T’XIPALA DO M´PUTO - FÁBRICA DE LETRAS DA KIZOMBA
Candengue da Maianga - Mau-olhado – Xicululu – Crónica 3342 – 09.01.2023
PorT´Chingange (Otchingandji) no AlGharb do M´Puto
Desengrenando o meu disco a fim de dar arrumo a todas as mokandas, na rapidez, desconsegui acompanhar a velocidade do pensamento. No espaço de lembranças com odor de tamarindo e gajaja, o branco kandengue que era eu, teria os meus seis anos quando fui tirar a minha primeira fotografia no largo Serpa Pinto. Minha mãe Arminda da Maianga reparou que tinha um escuro de tição no rosto e, ali, entre as acácias da minha rua da Maianga, tirou um lenço de linho de sua bolsa, molhou na língua para amaciar e esfregou este no meu rosto como se eu fosse um gato
Uma gata a lamber seu filhote que era eu. Lembro-me de ter barafustado com coisa tão díspar e chorei de raiva até chegar ao fotógrafo que se situava no largo de Serpa Pinto. A fotografia tirada naquela máquina caixote, com manga preta de esconder susto, parece agora, ter andado num tornado castanho de fúria amarela, pontilhada a cagadelas de mosca.
O relâmpago daquela coisa susteve-me os últimos soluços. Desconsegui saber que já era hiena antes de saber que bicho era esse – um puto reguila da mulola do Rio Seco. Depois foram os apitos roucos dum barco que chegava a um cais, muitas casas compridas e homens em tronco nu segurando um saco com malas de chapa pintadas, bikwatas e cacarecos vários. Gritando ordens e, entre eles dizendo palavrões mais um mwadié branco como eu gesticulando ao homem aranha pendurado numa coisa chamada de guindaste; deveria ser o capataz.
Era um tio que estava chegando do M´Puto. Grandes máquinas circulando com luzes a piscar na água; muita água balouçando o azul na linha de horizonte mostrando uma ilha que mais tarde vim a saber ser a ilha da Mazenga; uns peixes brincavam voando ao redor duma cabeça e tripas, talvez dum roncador ou mariquita. Por força das circunstâncias, coisa que me transcendia, meu tio Zé, o Nosso Senhor topeto teve de atravessar o atlântico num vapor de nome Uíge.
Meu tio chegou assim calças largachonas, um chapéu palhinhas muito usado na época, de um branco besugo avermelhado pelo sol do equador. Recordo agora as fotos com ele sentado junto à mandioqueira que dava sombra ao tanque de lavar, uma selha feita de uma metade de pipo de vinho, aduelas do tintol do M´Puto baptizado com água do Beno na loja do Senhor Rente Cruz, o tio do Tony Melo, mais uma tábua ondulada aonde a Dona Arminda esfregava as flanelas da família.

Registos provenientes de uma fonte de dados:
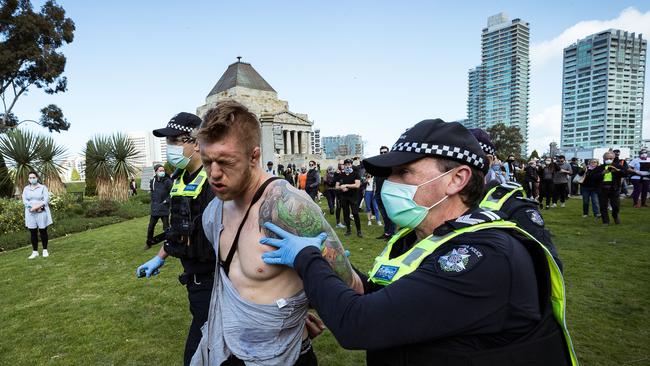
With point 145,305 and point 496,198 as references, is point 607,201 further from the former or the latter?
point 145,305

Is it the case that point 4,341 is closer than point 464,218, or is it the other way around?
point 464,218

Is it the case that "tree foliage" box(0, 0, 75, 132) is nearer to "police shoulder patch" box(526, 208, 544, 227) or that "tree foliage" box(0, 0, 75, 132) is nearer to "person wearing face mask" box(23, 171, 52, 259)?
"person wearing face mask" box(23, 171, 52, 259)

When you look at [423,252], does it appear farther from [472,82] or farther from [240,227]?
[472,82]

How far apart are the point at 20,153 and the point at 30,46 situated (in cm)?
1808

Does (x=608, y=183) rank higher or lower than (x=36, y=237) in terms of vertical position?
higher

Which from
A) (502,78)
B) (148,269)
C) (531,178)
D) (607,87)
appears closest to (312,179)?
(531,178)

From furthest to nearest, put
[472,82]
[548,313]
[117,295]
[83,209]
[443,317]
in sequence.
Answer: [472,82], [83,209], [117,295], [548,313], [443,317]

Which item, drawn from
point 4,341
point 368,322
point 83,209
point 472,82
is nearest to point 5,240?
point 83,209

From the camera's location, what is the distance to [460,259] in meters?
1.21

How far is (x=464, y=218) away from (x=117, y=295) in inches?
254

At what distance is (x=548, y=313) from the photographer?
4.30 feet

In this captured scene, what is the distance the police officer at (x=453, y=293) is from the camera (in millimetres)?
1158

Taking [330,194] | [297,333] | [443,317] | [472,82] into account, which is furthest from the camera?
[472,82]

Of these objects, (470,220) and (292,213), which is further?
(292,213)
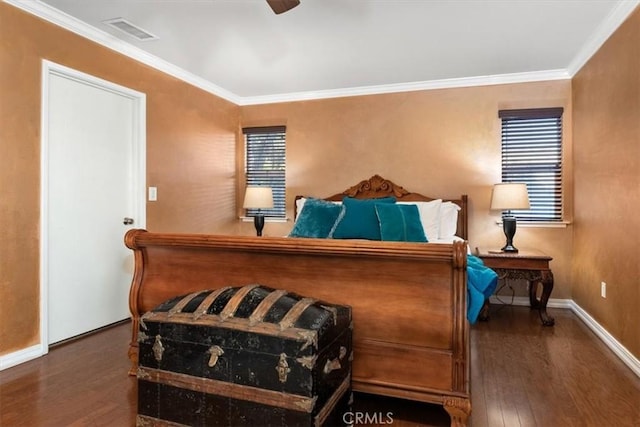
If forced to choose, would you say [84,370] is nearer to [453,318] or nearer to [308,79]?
[453,318]

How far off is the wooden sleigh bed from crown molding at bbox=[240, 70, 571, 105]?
3019mm

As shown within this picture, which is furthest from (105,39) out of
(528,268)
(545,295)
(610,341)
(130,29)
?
(610,341)

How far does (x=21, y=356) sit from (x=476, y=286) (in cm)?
293

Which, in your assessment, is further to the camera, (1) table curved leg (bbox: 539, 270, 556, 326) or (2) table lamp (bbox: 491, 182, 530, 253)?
(2) table lamp (bbox: 491, 182, 530, 253)

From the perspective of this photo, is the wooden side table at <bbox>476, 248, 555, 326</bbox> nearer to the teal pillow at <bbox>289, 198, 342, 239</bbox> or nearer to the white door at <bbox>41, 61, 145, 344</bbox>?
the teal pillow at <bbox>289, 198, 342, 239</bbox>

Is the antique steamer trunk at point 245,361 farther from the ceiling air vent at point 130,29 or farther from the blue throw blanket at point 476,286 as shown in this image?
the ceiling air vent at point 130,29

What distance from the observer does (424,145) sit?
4371 mm

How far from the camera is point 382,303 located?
6.30 feet

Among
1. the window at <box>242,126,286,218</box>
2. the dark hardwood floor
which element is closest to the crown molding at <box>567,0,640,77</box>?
the dark hardwood floor

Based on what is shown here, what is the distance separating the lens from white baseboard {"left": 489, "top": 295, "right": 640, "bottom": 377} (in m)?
2.56

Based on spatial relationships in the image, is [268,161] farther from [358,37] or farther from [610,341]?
[610,341]

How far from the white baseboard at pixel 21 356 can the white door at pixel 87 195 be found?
13 cm

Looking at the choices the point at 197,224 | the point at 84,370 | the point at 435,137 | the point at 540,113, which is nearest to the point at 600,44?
the point at 540,113

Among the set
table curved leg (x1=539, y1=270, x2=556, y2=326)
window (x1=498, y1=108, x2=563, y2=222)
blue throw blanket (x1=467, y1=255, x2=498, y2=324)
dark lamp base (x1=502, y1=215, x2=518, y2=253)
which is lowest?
table curved leg (x1=539, y1=270, x2=556, y2=326)
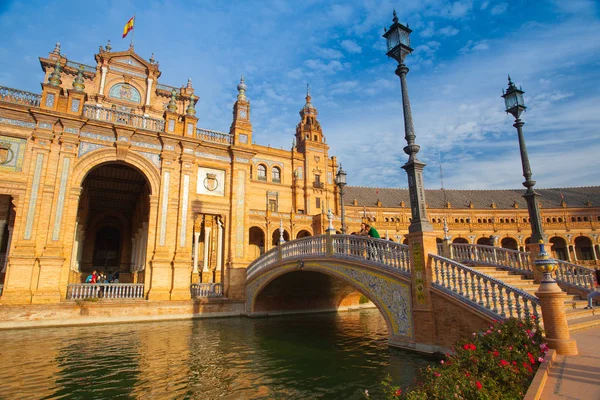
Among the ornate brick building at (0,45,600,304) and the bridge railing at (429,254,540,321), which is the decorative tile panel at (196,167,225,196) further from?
the bridge railing at (429,254,540,321)

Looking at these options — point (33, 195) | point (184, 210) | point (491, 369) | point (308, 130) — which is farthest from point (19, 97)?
point (308, 130)

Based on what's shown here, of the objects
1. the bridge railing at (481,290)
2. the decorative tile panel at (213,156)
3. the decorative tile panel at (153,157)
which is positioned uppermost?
the decorative tile panel at (213,156)

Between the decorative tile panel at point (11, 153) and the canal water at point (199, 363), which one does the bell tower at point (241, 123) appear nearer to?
the decorative tile panel at point (11, 153)

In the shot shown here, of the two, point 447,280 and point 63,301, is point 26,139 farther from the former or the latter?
point 447,280

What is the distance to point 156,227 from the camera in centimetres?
2008

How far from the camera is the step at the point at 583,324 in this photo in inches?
301

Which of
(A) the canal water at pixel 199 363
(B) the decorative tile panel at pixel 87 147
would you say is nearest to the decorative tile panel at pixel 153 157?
(B) the decorative tile panel at pixel 87 147

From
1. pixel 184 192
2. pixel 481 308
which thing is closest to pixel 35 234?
pixel 184 192

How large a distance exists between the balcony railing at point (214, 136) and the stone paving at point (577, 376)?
68.9 feet

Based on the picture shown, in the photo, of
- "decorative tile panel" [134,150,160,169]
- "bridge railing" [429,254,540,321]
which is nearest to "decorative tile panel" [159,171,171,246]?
"decorative tile panel" [134,150,160,169]

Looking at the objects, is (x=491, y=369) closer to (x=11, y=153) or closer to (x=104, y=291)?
(x=104, y=291)

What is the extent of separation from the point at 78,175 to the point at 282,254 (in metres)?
12.1

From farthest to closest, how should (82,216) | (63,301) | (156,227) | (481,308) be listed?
(82,216)
(156,227)
(63,301)
(481,308)

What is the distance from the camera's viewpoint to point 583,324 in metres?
7.82
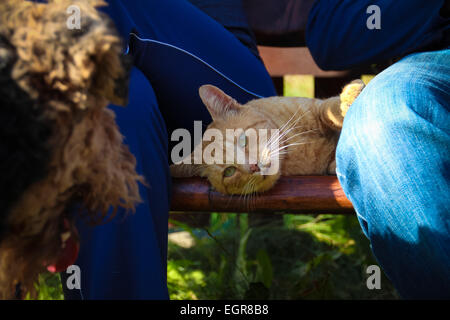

• Pedidos
A. Segundo a crónica sobre a infância na Maianga, como se chamava o vapor em que o tio Zé atravessou o Atlântico?
B. Dê seguimento à crónica sobre as memórias de infância na Maianga, começando após a última frase apresentada.

• Conjunto de respostas
A. Chamava-se Uíge.

B.
Aquela foto era para entregar no Colégio João das Regras junto ao Martal – Martins e Almeida para compor meu livro de aluno. Até sobraram para mais tarde, um outro colégio chamado de Moderno que ficava bem junto da estação de Caminho de Ferro da Cidade Alta. Lembro-me de ter lido algures que o vapor transatlântico Uíge, tinha escrito numa bandeira, Companhia Colonial de Navegação.
Naquele tempo que pensava ser um kamundongo, percorria os bairros desde a Maianga até o Bairro do Café, com os pés entrançados na grande bicicleta do meu tio Zé Nosso Senhor; assim mesmo feito chambeta, calcorreava a Luua, as encostas dos musseques com o Pica mulato que mais tarde virou oficial superior do glorioso MPLA. Isto de glorioso era ele que dizia, mas o tempo escondeu-nos do convívio, tal como o Aninhas das motas, seu irmão, mais o preto Batalha do Catambor.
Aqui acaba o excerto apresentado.